# Aurora Stove Model Identification



## 69_Eliminator (Dec 27, 2013)

Hello All!  I bought an older insert about a month and a half ago.  It didn't have any name on the front and I didn't see any kind of information plaque on it anywhere.  I stopped at a local chimney store to check them out and the owner of the chimney store said that this insert is an Aurora brand and that Aurora went out of business in 1983.

I wanted to see if anyone could identify which model this insert is.  I would like to see if I can find an owner's manual online.  If anyone has one of these and can give me some tips on how they burn theirs that would be great. I am okay at burning it, but far from an expert. 


Thanks!


----------



## Hogwildz (Dec 29, 2013)

See my post in your other thread about smoking.


----------



## 69_Eliminator (Dec 29, 2013)

Hogwildz said:


> See my post in your other thread about smoking.


I saw it and responded in the other thread.  Thanks!


----------



## 69_Eliminator (Dec 29, 2013)

◆ MATERIAL PROVIDED:
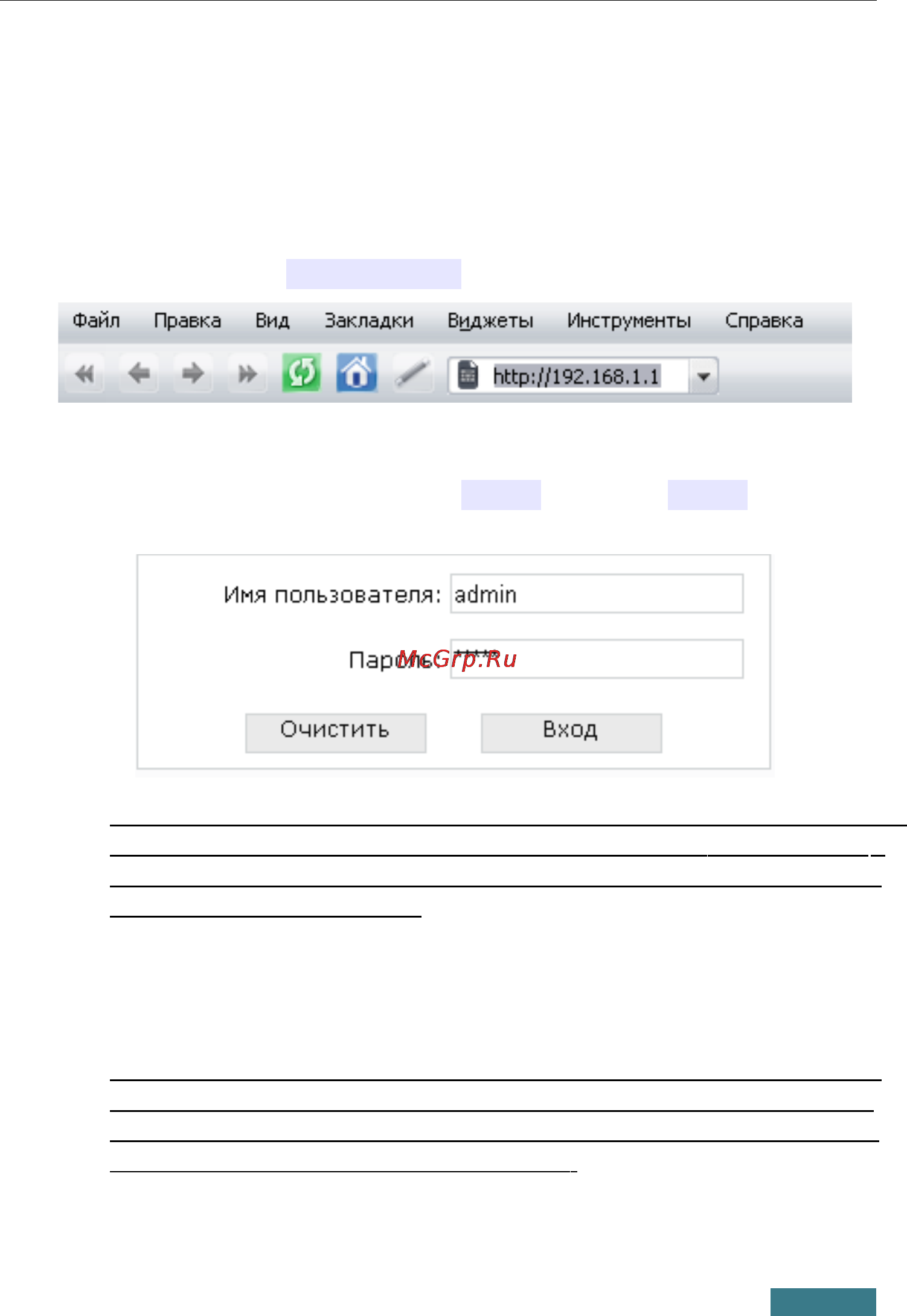 D-Link DSL-2500U [6/13] Настройка маршрутизатора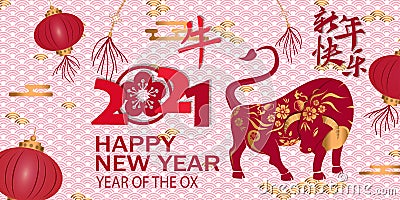 Happy Chinese New Year 2021 traditional background with ox Chinese Translation Chinese New Year, Ox Cartoon Illustration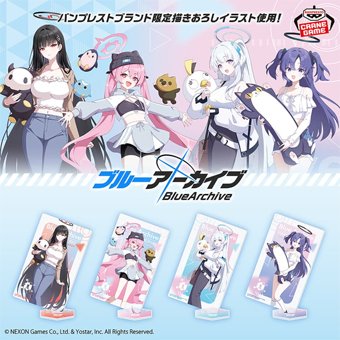 ブルーアーカイブ の スタンド付きカード型アクリルプレートが登場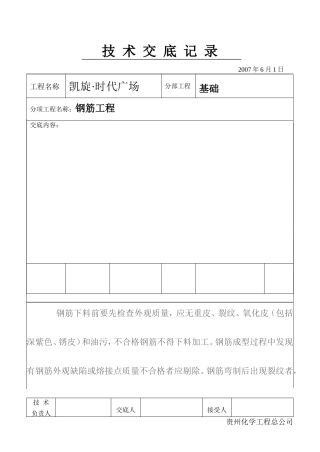 某广场钢筋工程技术交底记录--技术交底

◆ REQUIRED ACTION A:
According to the Aurora stove thread, why did the poster ask others to identify the insert's model? Answer in one to three sentences.
◆ REQUIRED ACTION B:
Can you carry the Aurora stove thread on from its last line?
The material has no connection to the Aurora stove thread.

◆ ANSWER SECTION A:
The insert had no name on the front and no information plaque, so the poster couldn't tell the model from the insert itself. Knowing the model would let the poster look for an owner's manual online.

◆ ANSWER SECTION B:
Hogwildz found a place that sells parts for my insert and provided this link: http://www.woodstoveparts.info/Aurora_Parts.html

Mine looks extremely close to the top picture.  I hope this may help someone identify which model Aurora stove I have.


----------



## 69_Eliminator (Dec 29, 2013)

I just found out that my Aurora insert is model number 3L1X and it was manufactured by Diversified Products.  I searched the internet pretty well and found absolutely nothing.  I was told that when it was new it did come with a manual.  It would be nice if I could find a .pdf file of that manual, but looks the odds of the are slim to none


----------



## hsivd (Dec 18, 2014)

I think I just purchased the same model insert. Mine is an Aurora 301 firebird. It came with owners manual and installation instructions. However everything seems outdated and I am not sure about installation. I am curious how yours is installed? I can also scan the manual and send it to you. Thanks


----------



## 69_Eliminator (Dec 18, 2014)

I ran mine last year as a slammer setup because I couldn't afford a liner.  It is outdated and everyone here is going to recommend you run a liner.  I just adapted a liner to mine and re-installed it last weekend- it works great!  I attached a couple pics of it.

I would love to see the manual if you were able to send it to me; I'll send you my email in a PM.


----------



## hsivd (Dec 18, 2014)

Is that an 8" liner? My insert has a damper on the back. Did you customize an adapter? I will scan the manual this evening.


----------



## 69_Eliminator (Dec 18, 2014)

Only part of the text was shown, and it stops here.